We should not let this cartel culture kill our nation’s soul

Henry Munene

We have just under one year to the next General Election. Slightly over a month ago, then Chief Justice Willy Mutunga famously bowed out of office to pave way for the forthcoming momentous polls. It was a historic breakaway from time-honoured Kenyan tradition; you know, we’d rather die than leave office of our own volition. Before he paved way for a new Judiciary head, Dr Mutunga warned us that Kenya is in the vice-like grip of the underworld.

In other words, the mafia-like cartels that hold the four aces of the economy, politics, business and the law will take much more than Jubilee’s spin and CORD’s populism to break. Before Mutunga, President Uhuru Kenyatta pointed to his office and let us in on the unsettling fact that the tenderprenuers had woven their cobwebs there as well. Below these two high offices lies everyday evidence that institutions meant to serve the country may have at one time been sabotaged for narrow ends.

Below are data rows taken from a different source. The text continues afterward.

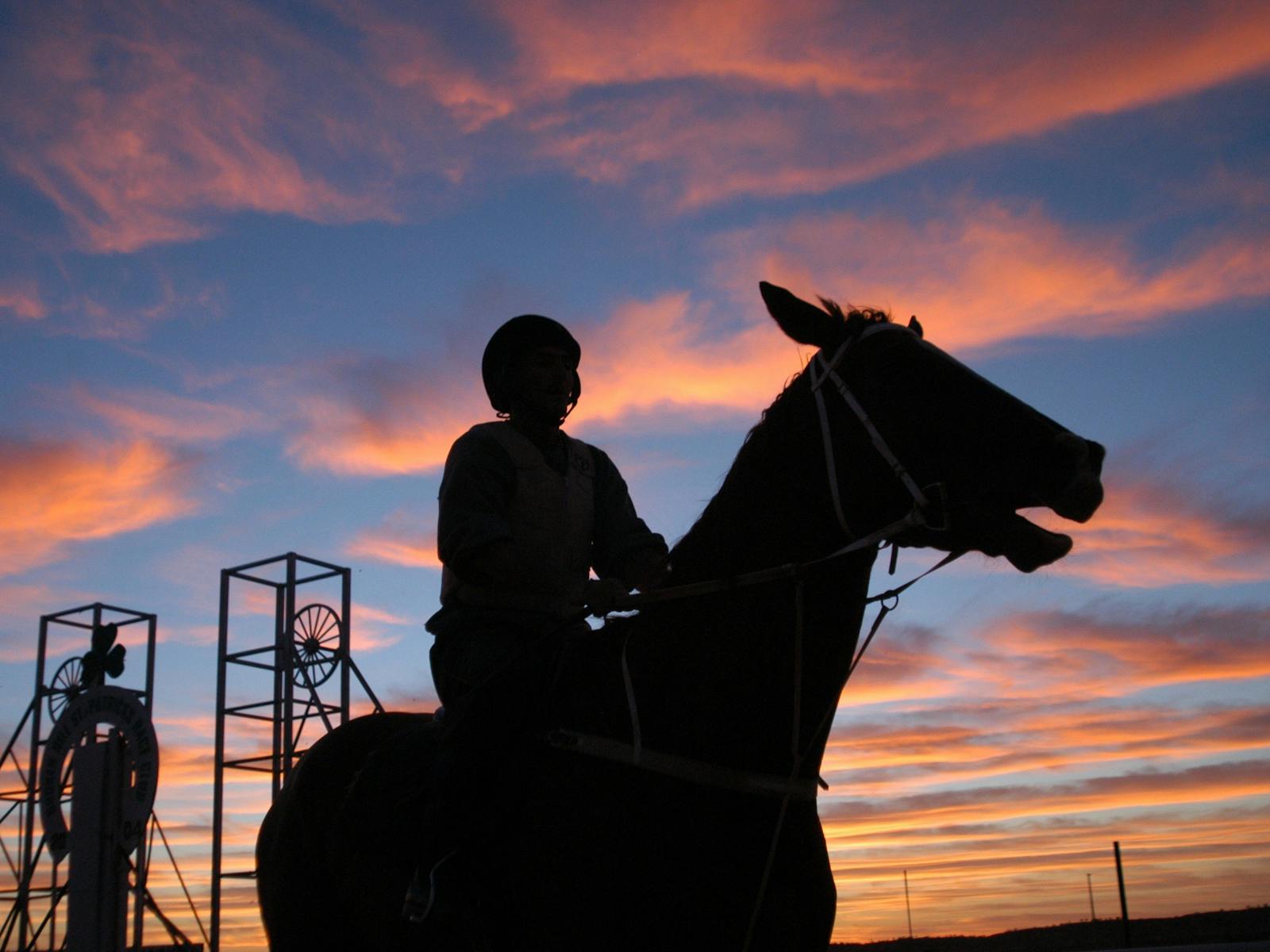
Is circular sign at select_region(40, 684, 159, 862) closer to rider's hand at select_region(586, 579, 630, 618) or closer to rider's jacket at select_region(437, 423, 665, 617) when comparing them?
rider's jacket at select_region(437, 423, 665, 617)

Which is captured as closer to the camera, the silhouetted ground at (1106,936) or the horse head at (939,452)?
the horse head at (939,452)

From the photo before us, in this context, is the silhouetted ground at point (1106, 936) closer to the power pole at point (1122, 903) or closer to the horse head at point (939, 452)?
the power pole at point (1122, 903)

From land-buying companies whose directors keep being bumped off like targets in a video game, to the Sicilian Mafia-like shadowy fellows who reap billions from city garbage, political chaos, tenders and tax evasion rings and Sh50 from bars. We live in age of faith with saboteurs and wheeler dealers. So much that even youngsters have told pollsters they actually admire people who steal public cash and generally swim in dirty money. I mean, if those who stole exams got As today and now live off the top layer of the national broth, how can we convince our young ones otherwise? A man goes up to Standard Seven and thanks to the Luthuli Avenue underworld, he gets papers showing he is some expert in some field or other. He goes ahead to set up a ghost, briefcase company with some non-existent physical address and gets so many tenders he can sit back and retire to a life of playing sponsor to many mindbogglingly beautiful but unemployed campus graduates.

And a girl, after realising clients flee at the sight of her at the salon where she works, retreats to some shadowy body-figure surgeon for a facelift. She gets jabs in all the right places and voila, the next time you see her she is a tint-less socialite. Rich men with morals of an alley cat start hovering around her like houseflies around muck. Before you know it, she is driving better cars than some top-notch CEOs. And good luck with your moth-eaten campaign to have young girls work hard in school and get jobs after they read a socialite’s rags-to-obscene-wealth story on social media!

We live in a modern-day jungle where money, in place of brawn in olden days, has become the be-all end-all of survival. If you can come by it somehow, we seem to have resolved, it will get out of whatever rut the method of its acquisition may land you in. It may seem perfect and fair, until you see where it leads.

In the fullness of time, the cartel culture leads to a situation where the filthy rich epitomise impunity, and where those who are not lucky only have faith are at the mercy of those who have it. And, if you live in this country, you have seen the signs. A man elopes with a poor man’s wife and there is nothing “the poor bugger” can do.

A man steals a poor man’s property and the peasant has no chance against the expensive lawyers, cost of suit, fare to court and the power of greased palms.  A rich woman snatches your son and uses him as she pleases and you can go jump into the lake. Dear friends, if money, whether genuinely earned or acquired through sleight-of-hand, eventually trumps faith in our institutions, from that day there will be no turning back. Even the poor remain with one thing - pride. And the moment they start asserting their pride their own way after all institutions have looked the other way, we will be firmly stuck in a modern version of Thomas Hobbes’s State of nature. Google that!